One camp believes this is a real threat. Once quantum computers mature, running Shor's algorithm could crack ECDSA encryption, meaning if an attacker gains your public key, they can derive the private key to forge signatures. That sounds pretty scary. But another group, like Brandon Black and James O'Beirne, are more calm, believing there’s no evidence that humans can actually build quantum computers with cryptographic significance. The so-called "quantum breakthroughs" in the past have not materialized. However, physicists like Scott Aaronson warn that quantum computers could appear within ten years, creating a huge divide in the community about the urgency.

Fortunately, the Bitcoin community is not sitting idly. Hunter Beast introduced BIP 360, a highly regarded technical proposal, which is quite clever. It allows users to pre-submit post-quantum encrypted script paths without changing the existing elliptic curve cryptography foundation, effectively leaving room for future technological migration. There’s also progress on BIP 54’s consensus cleanup. The current problem is that post-quantum algorithms that fully replace secp256k1 have not yet emerged, and post-quantum signatures typically produce data sizes 100 times larger than traditional signatures, with verification costs 10 times higher. But these technological developments are generally seen as necessary insurance for Bitcoin. Even if the quantum threat ultimately proves to be science fiction, these studies have long-term value in preventing the degradation of traditional cryptography.

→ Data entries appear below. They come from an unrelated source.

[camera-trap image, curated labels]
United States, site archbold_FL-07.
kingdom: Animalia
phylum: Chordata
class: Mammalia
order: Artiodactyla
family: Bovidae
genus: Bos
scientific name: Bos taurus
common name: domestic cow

Another core issue is what to do about Satoshi Nakamoto’s 1.1 million bitcoins. According to statistics, about 6.9 million bitcoins are currently exposed to risk, accounting for 35% of the total supply, mainly those using old P2PK formats or reused addresses, where the public key is directly exposed. The community has different opinions on this: some insist that property rights must not be infringed, and that arbitrarily modifying the protocol to restrict certain addresses would break Bitcoin’s social contract; others advocate for hard forks or freezing to prevent quantum attackers from dumping large amounts at once and causing market crashes. Clara Shiklman proposed a moderate "Hourglass Plan," limiting each block to transfer only small amounts of Bitcoin, forcing funds to flow out gradually. Interestingly, although some quantum computing companies see Satoshi’s coins as potential profit targets, the community consensus still seems to favor respecting the original rules, letting the market decide the value after forks.

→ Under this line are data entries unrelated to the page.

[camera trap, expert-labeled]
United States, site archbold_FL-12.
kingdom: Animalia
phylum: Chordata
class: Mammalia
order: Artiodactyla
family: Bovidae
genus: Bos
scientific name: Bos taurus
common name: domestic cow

From a risk management perspective, Bitcoin actually has a natural protective barrier. Brandon Black pointed out that even if quantum computers do emerge, the initial operational costs would be prohibitively high, with cracking a single private key potentially costing over $50,000. This means small addresses will remain absolutely secure for a long time, and early quantum attacks would only target exchanges or large institutions with huge assets. As institutional investors like BlackRock enter Bitcoin governance, the role of risk managers becomes increasingly important. For these large entities, Bitcoin’s core value lies in its immutability. Short-term FUD might suppress prices, but this pressure also drives Bitcoin’s technological evolution. The true future depends on evidence-based and rational approaches, activating appropriate defenses at the right time, allowing holders to transition smoothly.